University of California, San Francisco (UCSF), said that the study was a major breakthrough in the scientific effort of treating psychiatric disorders using carefully targeted neural electronic treatments. The Nature Medicine journal published the study.

Andrew Krystal, UCSF professor in psychiatry, stated that we have developed a precision medicine method that has been successful in managing patients with treatment-resistant depression. This involves identifying and modulating the brain circuit that is uniquely associated with their symptoms.

The patient, 36, spoke out at a press conference ahead of publication of the study. She asked to be simply called Sarah. After five years of severe depression, she said that the implant had changed her life. She said that she felt suicidal thoughts and tortured every day. I was at the very end of the line.

The device gave relief almost immediately after it was inserted into her brain. This has so far been for one year. It detects abnormal neural activity that could trigger depressive obsessions. The electrodes emit a brief, corrective electric pulse.

Deep brain stimulation (DBS), which has been routinely used to treat epilepsy and Parkinson's disease, has not had much success in treating depression. According to the World Health Organization, there are 280 million people worldwide who suffer from this condition. 30% of patients with depression do not respond to the existing treatments.


Neuro-electronics was not able to treat depression because scientists didn't know much about the brain circuits involved. The UCSF team's key discovery was a biomarker that indicated the onset depressive symptoms. It was a pattern of neural activity in the brain part called the amygdala, which deals with responding to threats.

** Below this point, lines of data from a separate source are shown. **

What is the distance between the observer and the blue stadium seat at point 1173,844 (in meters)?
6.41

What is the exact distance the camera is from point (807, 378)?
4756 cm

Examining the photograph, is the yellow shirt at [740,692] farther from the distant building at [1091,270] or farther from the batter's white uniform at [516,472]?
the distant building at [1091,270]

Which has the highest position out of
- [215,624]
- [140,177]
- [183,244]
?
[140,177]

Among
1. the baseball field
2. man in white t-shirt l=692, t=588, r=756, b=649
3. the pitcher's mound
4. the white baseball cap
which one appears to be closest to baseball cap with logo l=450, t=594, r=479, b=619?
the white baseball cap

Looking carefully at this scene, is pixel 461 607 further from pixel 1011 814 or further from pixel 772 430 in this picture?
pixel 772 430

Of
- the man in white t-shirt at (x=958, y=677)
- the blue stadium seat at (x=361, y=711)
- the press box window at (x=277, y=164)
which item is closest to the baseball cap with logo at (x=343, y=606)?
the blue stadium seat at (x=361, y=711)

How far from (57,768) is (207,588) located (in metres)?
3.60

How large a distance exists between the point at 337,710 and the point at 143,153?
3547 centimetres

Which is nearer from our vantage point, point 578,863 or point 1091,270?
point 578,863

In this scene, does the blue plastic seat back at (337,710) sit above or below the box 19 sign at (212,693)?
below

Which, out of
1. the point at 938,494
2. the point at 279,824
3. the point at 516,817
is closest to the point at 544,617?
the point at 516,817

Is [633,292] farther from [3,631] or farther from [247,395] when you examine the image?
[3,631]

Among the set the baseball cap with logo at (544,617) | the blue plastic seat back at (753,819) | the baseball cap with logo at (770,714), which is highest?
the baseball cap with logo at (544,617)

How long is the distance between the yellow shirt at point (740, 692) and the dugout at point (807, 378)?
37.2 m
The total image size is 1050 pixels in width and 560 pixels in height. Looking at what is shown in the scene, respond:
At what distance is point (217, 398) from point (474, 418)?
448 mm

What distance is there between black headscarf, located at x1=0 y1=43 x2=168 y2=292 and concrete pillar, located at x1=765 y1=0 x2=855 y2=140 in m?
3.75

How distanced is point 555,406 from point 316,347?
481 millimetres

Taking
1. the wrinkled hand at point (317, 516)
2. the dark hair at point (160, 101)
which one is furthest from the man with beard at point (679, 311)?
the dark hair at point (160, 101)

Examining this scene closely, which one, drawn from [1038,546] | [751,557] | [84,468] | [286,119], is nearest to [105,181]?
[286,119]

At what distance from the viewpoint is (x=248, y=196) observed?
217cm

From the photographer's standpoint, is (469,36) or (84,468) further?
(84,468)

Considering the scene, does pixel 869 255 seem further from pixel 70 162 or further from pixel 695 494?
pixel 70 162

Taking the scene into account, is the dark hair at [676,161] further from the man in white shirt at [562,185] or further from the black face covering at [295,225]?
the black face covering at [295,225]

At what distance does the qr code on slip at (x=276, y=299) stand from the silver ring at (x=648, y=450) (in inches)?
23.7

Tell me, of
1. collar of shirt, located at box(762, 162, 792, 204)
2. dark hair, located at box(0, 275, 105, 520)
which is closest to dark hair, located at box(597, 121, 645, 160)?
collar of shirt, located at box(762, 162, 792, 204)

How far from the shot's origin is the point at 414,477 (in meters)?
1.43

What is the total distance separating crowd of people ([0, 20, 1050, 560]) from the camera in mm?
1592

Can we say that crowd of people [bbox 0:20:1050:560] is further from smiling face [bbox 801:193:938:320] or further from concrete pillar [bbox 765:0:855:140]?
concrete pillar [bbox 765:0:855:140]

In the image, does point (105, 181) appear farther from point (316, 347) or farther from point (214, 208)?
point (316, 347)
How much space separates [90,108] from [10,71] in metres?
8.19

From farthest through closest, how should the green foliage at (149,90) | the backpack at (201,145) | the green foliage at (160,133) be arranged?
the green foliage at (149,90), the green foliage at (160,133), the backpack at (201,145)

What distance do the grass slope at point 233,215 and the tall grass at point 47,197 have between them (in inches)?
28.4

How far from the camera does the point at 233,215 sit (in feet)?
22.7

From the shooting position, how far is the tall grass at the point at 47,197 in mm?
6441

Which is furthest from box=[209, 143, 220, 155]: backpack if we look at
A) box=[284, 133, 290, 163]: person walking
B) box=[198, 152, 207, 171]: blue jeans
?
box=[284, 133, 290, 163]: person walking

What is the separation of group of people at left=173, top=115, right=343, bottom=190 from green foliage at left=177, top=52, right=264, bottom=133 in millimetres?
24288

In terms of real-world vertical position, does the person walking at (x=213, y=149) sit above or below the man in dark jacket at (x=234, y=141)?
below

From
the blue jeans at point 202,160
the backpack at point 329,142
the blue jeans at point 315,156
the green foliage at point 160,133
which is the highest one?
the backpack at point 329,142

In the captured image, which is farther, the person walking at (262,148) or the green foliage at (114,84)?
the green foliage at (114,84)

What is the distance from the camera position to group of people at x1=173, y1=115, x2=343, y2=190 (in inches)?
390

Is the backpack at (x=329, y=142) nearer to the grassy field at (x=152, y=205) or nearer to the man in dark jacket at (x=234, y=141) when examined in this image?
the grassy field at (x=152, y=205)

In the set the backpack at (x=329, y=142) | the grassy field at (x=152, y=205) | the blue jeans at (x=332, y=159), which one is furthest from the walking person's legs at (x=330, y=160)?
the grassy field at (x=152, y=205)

The DBS device that was used in this study was taken from an epilepsy treatment device. It sends tiny electrical pulses to the ventralstriatum which is part the brain's reward- and pleasure system, when it detects the biomarker within the amygdala. This instantly relieves any unwelcome mood symptoms.

Sameer Sheth is a Baylor College of Medicine neurosurgeon in Houston, who wasn't involved in the UCSF research. He is currently conducting another trial of personalized implant to treat depression, and is set to publish positive results. He stated that the two projects showed a trend toward personalized psychiatric treatment, which is based on stimulating specific brain pathways.

UCSF assistant professor in psychiatry Katherine Scangos warned that although the approach was promising, Sarah was not the first patient in the published trial. Scangos has now enrolled two additional people suffering from severe depression in the research, and Scangos hopes to enroll 12 patients.

We must examine how these circuits differ across patients, and then repeat this work multiple times. Additionally, we must see if a patient's biomarker or braincircuit changes as treatment progresses.

It is risky, expensive and risky to attach an implant under your skull with electrodes that reach deep into the brain. Scangos stated that once we have a better understanding of depression's brain circuits, we will be able to identify non-invasive biomarkers which can be used in non-invasive treatments.